Other warnings/precautions:

• Laboratory test interference: Serum chromogranin A (CgA) levels increase secondary to drug-induced decreases in gastric acid; may cause false-positive results in diagnostic investigations for neuroendocrine tumors. Temporarily stop omeprazole treatment at least 14 days before CgA test; if initial CgA levels are high, repeat test to confirm. Use same commercial laboratory for testing to prevent variable results.

Monitoring Parameters

Magnesium levels (prior to initiation of therapy and periodically thereafter).

Pregnancy Considerations

Use of aspirin in women ≥30 weeks gestation is associated with an increased risk for premature closure of the fetal ductus arteriosus; third trimester use may be also associated with an increased risk of neonatal complications. In addition, use of aspirin during labor may increase the risk for excessive blood loss at delivery. Use of this combination should be avoided in women ≥30 weeks gestation. Refer to individual monographs for additional information.

Patient Education

• Discuss specific use of drug and side effects with patient as it relates to treatment. (HCAHPS: During this hospital stay, were you given any medicine that you had not taken before?
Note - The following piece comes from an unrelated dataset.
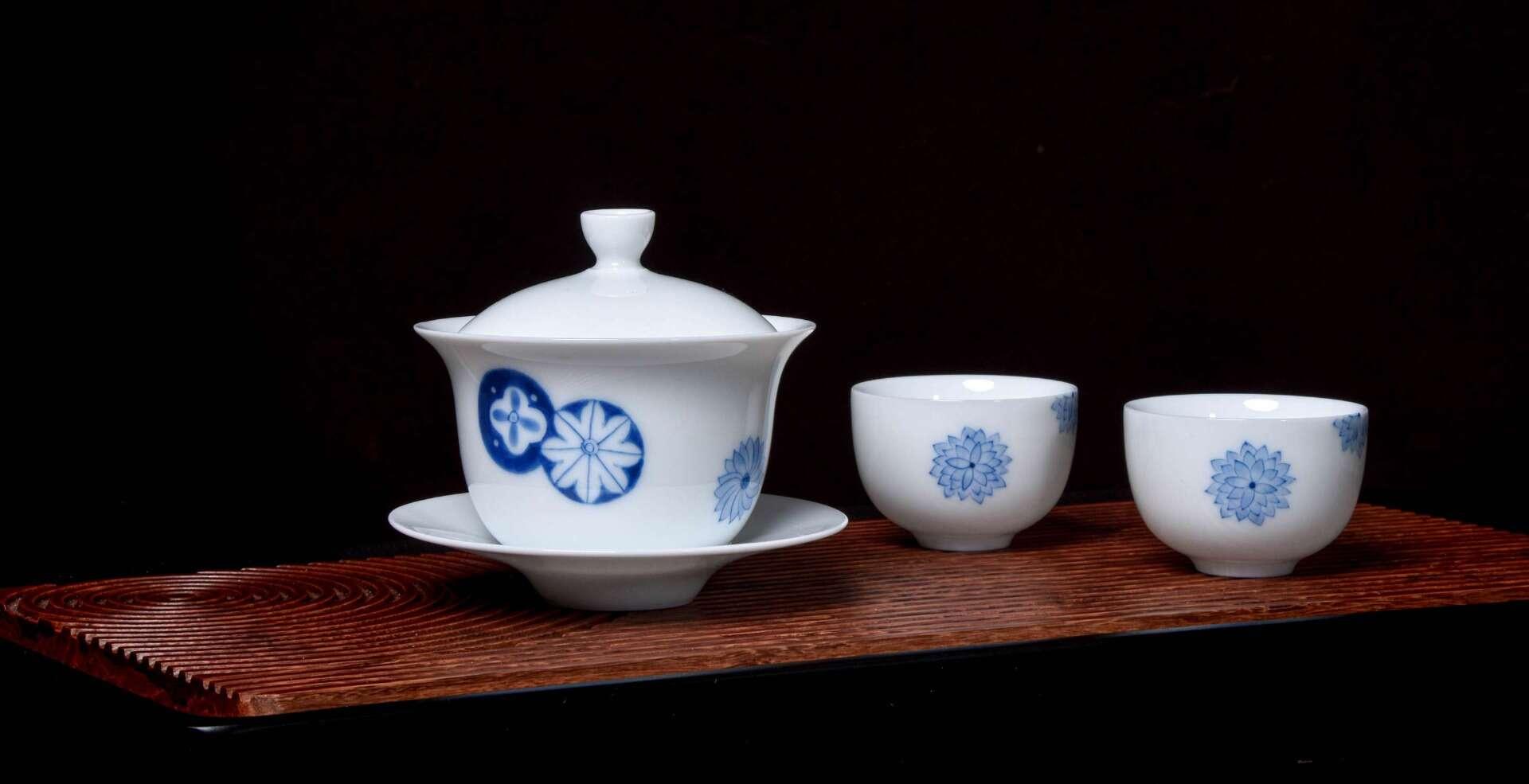 Chrysanthemum Seal Tea Set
Before giving you any new medicine, how often did hospital staff tell you what the medicine was for? How often did hospital staff describe possible side effects in a way you could understand?)
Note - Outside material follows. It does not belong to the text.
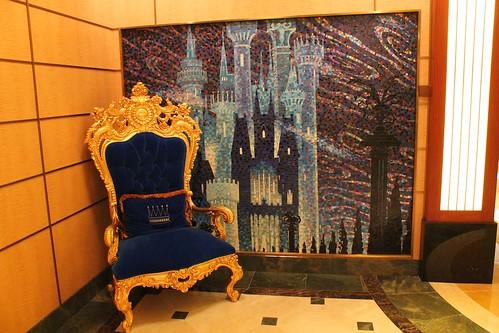 Disney Fantasy Atrium decor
• Patient may experience heartburn. Have patient report immediately to prescriber signs of bleeding (vomiting blood or vomit that looks like coffee grounds; coughing up blood; hematuria; black, red, or tarry stools; bleeding from the gums; abnormal vaginal bleeding; bruises without a reason or that get bigger; or any severe or persistent bleeding), signs of low magnesium (mood changes; muscle pain or weakness; muscle cramps or spasms; seizures; tremors; lack of appetite; severe nausea or vomiting; or an abnormal heartbeat), signs of kidney problems (urinary retention, hematuria, change in amount of urine passed, or weight gain), signs of infection, signs of liver problems (dark urine, fatigue, lack of appetite, nausea, abdominal pain, light-colored stools, vomiting, or jaundice), signs of pancreatitis (severe abdominal pain, severe back pain, severe nausea, or vomiting), signs of lupus (rash on the cheeks or other body parts, sunburn easy, muscle or joint pain, angina or shortness of breath, or swelling in the arms or legs), severe nausea, vomiting, severe abdominal pain, bone pain, edema, severe dizziness, passing out, tinnitus, signs of Clostridium difficile (C. diff)-associated diarrhea (abdominal pain or cramps, severe diarrhea or watery stools, or bloody stools), or signs of Stevens-Johnson syndrome/toxic epidermal necrolysis (red, swollen, blistered, or peeling skin [with or without fever]; red or irritated eyes; or sores in mouth, throat, nose, or eyes) (HCAHPS).

• Educate patient about signs of a significant reaction (eg, wheezing; chest tightness; fever; itching; bad cough; blue skin color; seizures; or swelling of face, lips, tongue, or throat). Note: This is not a comprehensive list of all side effects. Patient should consult prescriber for additional questions.

Intended Use and Disclaimer: Should not be printed and given to patients. This information is intended to serve as a concise initial reference for health care professionals to use when discussing medications with a patient. You must ultimately rely on your own discretion, experience, and judgment in diagnosing, treating, and advising patients.